Against this backdrop, the rapporteur said it is impossible to describe Turkey as a state governed by the rule of law or to speak meaningfully about its EU candidacy. European leaders, he added, now treat Ankara less as a candidate country and more as a “strategic partner.” He urged the Turkish government to choose whether it genuinely wishes to move closer to the EU’s political community or to focus narrowly on security cooperation. While noting that cooperation on trade, security and migration continues, he stressed that EU membership requires meeting democratic standards rather than merely aligning on interests.

Sánchez Amor said practical engagement could still advance on files such as modernizing the EU-Turkey customs union, visa liberalization, migration management and post-war reconstruction efforts in Gaza. Those dossiers, he emphasized, fall under neighborhood and partnership ties, not accession. “The EU is a club of democracies,” he said. “Its founding principles are not drones, weapons or military power, but an independent judiciary, a free press and respect for fundamental rights.”
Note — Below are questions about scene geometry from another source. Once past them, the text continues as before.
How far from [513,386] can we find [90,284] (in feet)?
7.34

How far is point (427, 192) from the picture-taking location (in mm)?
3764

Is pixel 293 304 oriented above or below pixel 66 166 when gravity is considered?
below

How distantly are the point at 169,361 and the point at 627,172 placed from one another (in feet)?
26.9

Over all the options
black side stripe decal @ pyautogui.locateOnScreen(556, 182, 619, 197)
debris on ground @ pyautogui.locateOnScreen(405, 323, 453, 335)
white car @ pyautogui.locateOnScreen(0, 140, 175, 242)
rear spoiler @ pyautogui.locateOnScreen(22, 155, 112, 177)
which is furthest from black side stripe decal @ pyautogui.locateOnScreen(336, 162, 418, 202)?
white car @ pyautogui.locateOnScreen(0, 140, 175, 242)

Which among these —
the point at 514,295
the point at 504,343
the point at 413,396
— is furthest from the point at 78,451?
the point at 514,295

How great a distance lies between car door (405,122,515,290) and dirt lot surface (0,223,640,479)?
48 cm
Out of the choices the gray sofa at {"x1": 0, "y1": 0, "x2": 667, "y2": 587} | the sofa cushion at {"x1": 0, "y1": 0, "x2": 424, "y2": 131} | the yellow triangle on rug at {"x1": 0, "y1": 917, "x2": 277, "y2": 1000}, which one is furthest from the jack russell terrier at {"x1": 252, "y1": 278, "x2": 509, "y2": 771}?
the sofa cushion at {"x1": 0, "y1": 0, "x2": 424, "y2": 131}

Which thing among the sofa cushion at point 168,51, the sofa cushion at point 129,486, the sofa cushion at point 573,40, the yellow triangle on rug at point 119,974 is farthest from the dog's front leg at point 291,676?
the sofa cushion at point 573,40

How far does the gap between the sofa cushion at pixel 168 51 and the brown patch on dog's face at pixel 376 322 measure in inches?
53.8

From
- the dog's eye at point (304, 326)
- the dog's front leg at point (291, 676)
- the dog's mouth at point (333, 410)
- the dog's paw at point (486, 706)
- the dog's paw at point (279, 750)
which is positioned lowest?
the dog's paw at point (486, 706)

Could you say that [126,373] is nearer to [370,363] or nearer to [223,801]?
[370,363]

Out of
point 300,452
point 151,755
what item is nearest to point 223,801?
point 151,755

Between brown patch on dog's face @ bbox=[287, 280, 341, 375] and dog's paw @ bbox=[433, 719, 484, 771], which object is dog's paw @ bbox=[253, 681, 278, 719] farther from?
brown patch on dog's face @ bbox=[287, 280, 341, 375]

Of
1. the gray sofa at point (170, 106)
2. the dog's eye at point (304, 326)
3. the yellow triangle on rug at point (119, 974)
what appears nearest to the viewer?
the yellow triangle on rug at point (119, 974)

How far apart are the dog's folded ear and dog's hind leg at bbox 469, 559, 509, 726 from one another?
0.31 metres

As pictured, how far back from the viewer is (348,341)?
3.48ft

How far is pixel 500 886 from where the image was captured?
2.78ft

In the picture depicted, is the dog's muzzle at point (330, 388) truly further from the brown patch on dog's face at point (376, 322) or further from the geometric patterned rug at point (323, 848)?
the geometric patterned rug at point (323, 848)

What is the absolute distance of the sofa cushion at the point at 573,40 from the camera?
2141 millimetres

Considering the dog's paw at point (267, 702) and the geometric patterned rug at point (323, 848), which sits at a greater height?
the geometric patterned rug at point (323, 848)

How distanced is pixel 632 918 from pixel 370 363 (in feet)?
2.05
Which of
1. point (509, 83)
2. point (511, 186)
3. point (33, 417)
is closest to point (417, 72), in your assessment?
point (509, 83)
Ankara has long rejected accusations of politically motivated prosecutions and insists its judiciary acts independently. But Sánchez Amor’s remarks, amplifying the Commission’s findings, underscore a widening consensus in Brussels that without a demonstrable reversal—freeing opposition figures, implementing ECtHR judgments, restoring judicial independence and easing pressure on media and civil society—Turkey’s accession path will remain at a standstill.